Algorithm Complexity (Big-O) of sudoku solver
Asked Answered
J

2

12

I'm look for the "how do you find it" because I have no idea how to approach finding the algorithm complexity of my program.

I wrote a sudoku solver using java, without efficiency in mind (I wanted to try to make it work recursively, which i succeeded with!)

Some background:

my strategy employs backtracking to determine, for a given Sudoku puzzle, whether the puzzle only has one unique solution or not. So i basically read in a given puzzle, and solve it. Once i found one solution, i'm not necessarily done, need to continue to explore for further solutions. At the end, one of three possible outcomes happens: the puzzle is not solvable at all, the puzzle has a unique solution, or the puzzle has multiple solutions.

My program reads in the puzzle coordinates from a file that has one line for each given digit, consisting of the row, column, and digit. By my own convention, the upper left square of 7 is written as 007.

Implementation:

I load the values in, from the file, and stored them in a 2-D array I go down the array until i find a Blank (unfilled value), and set it to 1. And check for any conflicts (whether the value i entered is valid or not). If yes, I move onto the next value. If no, I increment the value by 1, until I find a digit that works, or if none of them work (1 through 9), I go back 1 step to the last value that I adjusted and I increment that one (using recursion). I am done solving when all 81 elements have been filled, without conflicts. If any solutions are found, I print them to the terminal. Otherwise, if I try to "go back one step" on the FIRST element that I initially modified, it means that there were no solutions.

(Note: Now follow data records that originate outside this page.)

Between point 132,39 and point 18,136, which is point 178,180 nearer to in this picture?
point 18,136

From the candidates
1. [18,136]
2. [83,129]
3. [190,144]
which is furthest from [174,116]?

How can my programs algorithm complexity? I thought it might be linear [ O(n) ], but I am accessing the array multiple times, so i'm not sure :(

Any help is appreciated

Jolynjolynn answered 10/3, 2013 at 20:44 Comment(2)
If you're using backtracking, your complexity is probably exponential-ish. I.e. for every move taken, you recurse into more or less every other possible move.Audryaudrye
Could you post your code? Or just the relevant sections of it?Herby
H
34

O(n ^ m) where n is the number of possibilities for each square (i.e., 9 in classic Sudoku) and m is the number of spaces that are blank.

This can be seen by working backwards from only a single blank. If there is only one blank, then you have n possibilities that you must work through in the worst case. If there are two blanks, then you must work through n possibilities for the first blank and n possibilities for the second blank for each of the possibilities for the first blank. If there are three blanks, then you must work through n possibilities for the first blank. Each of those possibilities will yield a puzzle with two blanks that has n^2 possibilities.

This algorithm performs a depth-first search through the possible solutions. Each level of the graph represents the choices for a single square. The depth of the graph is the number of squares that need to be filled. With a branching factor of n and a depth of m, finding a solution in the graph has a worst-case performance of O(n ^ m).

Hereditable answered 10/3, 2013 at 21:2 Comment(3)
Wouldn't you only need to work through n-1 possibilities for the second blank, n-2 possibilities for the third blank, etc, since in Sudoku you can only use a number once?Quadrant
If there's exactly 1 blank, then there's only 1 possibility -- the missing number. Well... I mean I guess you have to check the rows and cols to rule the other (n-1=8) numbers out, which takes O(n) time, but those don't cause recursion.Koonce
This would be a worst case for the most naïve algorithm. If any sort of rule based elimination is used whatsoever, O(n^m) would be replaced by a much smaller number for m than e.g. n^2. In fact a 9x9 Sodoku which already has certain squares filled in could probably be solved using a brute-force rule-pruned algorithm in very fast time. Of course its non-linear and NP-complete and there are methods to solve it from that perspective as well.Ouzo
P
2

In many Sudokus, there will be a few numbers that can be placed directly with a bit of thought. By placing a number in the first empty cell, you give up on a lot of opportunities to reduce the possibilities. If the first ten empty cells have lots of possibilities, you get exponential growth. I'd ask the questions:

Where in the first line can the number 1 go?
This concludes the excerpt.